= SHORT EXERCISE =
Could you output every one of the records below word for word, with nothing changed?

— start of SUPPLIED RECORDS —

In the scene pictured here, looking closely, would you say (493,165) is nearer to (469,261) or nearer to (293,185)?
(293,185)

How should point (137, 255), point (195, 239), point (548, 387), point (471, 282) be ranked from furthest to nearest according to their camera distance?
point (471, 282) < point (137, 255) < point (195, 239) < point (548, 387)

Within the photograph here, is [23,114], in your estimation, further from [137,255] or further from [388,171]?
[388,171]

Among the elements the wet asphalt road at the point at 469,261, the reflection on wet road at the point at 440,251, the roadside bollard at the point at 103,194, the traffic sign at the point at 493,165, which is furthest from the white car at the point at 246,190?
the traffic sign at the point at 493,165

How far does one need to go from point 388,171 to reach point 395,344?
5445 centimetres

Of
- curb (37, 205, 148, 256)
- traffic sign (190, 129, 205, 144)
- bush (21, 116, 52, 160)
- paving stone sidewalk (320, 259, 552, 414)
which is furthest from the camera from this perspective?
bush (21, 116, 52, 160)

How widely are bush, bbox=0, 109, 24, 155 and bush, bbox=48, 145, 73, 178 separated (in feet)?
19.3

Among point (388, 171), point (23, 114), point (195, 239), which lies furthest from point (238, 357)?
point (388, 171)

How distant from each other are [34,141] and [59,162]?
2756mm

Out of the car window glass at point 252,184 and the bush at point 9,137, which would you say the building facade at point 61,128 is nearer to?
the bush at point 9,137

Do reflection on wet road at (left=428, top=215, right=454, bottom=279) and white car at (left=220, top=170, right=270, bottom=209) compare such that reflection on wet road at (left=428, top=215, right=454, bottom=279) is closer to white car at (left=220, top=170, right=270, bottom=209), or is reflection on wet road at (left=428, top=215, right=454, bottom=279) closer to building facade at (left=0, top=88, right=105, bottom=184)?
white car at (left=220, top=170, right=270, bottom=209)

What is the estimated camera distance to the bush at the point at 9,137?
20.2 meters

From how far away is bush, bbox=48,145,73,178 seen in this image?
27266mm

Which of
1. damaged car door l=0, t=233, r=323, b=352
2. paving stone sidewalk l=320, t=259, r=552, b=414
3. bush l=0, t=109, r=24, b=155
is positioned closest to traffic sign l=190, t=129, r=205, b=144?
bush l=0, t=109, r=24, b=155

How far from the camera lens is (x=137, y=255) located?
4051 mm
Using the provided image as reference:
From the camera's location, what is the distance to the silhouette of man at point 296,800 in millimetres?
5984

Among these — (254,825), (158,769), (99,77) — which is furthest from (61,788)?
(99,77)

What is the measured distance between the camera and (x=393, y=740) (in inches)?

— end of SUPPLIED RECORDS —

= RESULT OF THIS TASK =
In the scene pictured here, looking closely, would you say (493,165) is nearer to (469,261) or nearer to (293,185)?
(293,185)

How should point (137, 255), point (195, 239), point (548, 387), point (471, 282) be ranked from furthest to nearest according to their camera distance?
point (471, 282) < point (137, 255) < point (195, 239) < point (548, 387)

Within the photograph here, is [23,114], in your estimation, further from [137,255] or further from [388,171]?
[388,171]

Among the elements the wet asphalt road at the point at 469,261, the reflection on wet road at the point at 440,251, the roadside bollard at the point at 103,194, the traffic sign at the point at 493,165, which is furthest from the white car at the point at 246,190?
the traffic sign at the point at 493,165

How far does one need to go from point 388,171 to reach point 395,344?
5445 centimetres

Of
- curb (37, 205, 148, 256)
- traffic sign (190, 129, 205, 144)
- bush (21, 116, 52, 160)
- paving stone sidewalk (320, 259, 552, 414)
which is furthest from the camera from this perspective?
bush (21, 116, 52, 160)

How widely are bush, bbox=0, 109, 24, 155 and bush, bbox=48, 145, 73, 178 separated (in feet)?
19.3

Among point (388, 171), point (23, 114), point (195, 239), which lies furthest from point (238, 357)?
point (388, 171)

How distant from each other are [34,141] and [59,162]?
2756mm

Out of the car window glass at point 252,184 and the bush at point 9,137, which would you say the building facade at point 61,128 is nearer to?
the bush at point 9,137

Do reflection on wet road at (left=428, top=215, right=454, bottom=279) and white car at (left=220, top=170, right=270, bottom=209) compare such that reflection on wet road at (left=428, top=215, right=454, bottom=279) is closer to white car at (left=220, top=170, right=270, bottom=209), or is reflection on wet road at (left=428, top=215, right=454, bottom=279) closer to building facade at (left=0, top=88, right=105, bottom=184)?
white car at (left=220, top=170, right=270, bottom=209)

What is the estimated camera distance to the bush at the point at 9,137?
20.2 meters

From how far away is bush, bbox=48,145,73,178 seen in this image?
27266mm

Which of
1. damaged car door l=0, t=233, r=323, b=352
2. paving stone sidewalk l=320, t=259, r=552, b=414
3. bush l=0, t=109, r=24, b=155
is positioned closest to traffic sign l=190, t=129, r=205, b=144?
bush l=0, t=109, r=24, b=155

How far from the camera lens is (x=137, y=255) located?
4051 mm
Using the provided image as reference:
From the camera's location, what is the distance to the silhouette of man at point 296,800 in millimetres?
5984

Among these — (254,825), (158,769), (99,77) — which is furthest from (61,788)?
(99,77)

What is the measured distance between the camera and (x=393, y=740) (in inches)?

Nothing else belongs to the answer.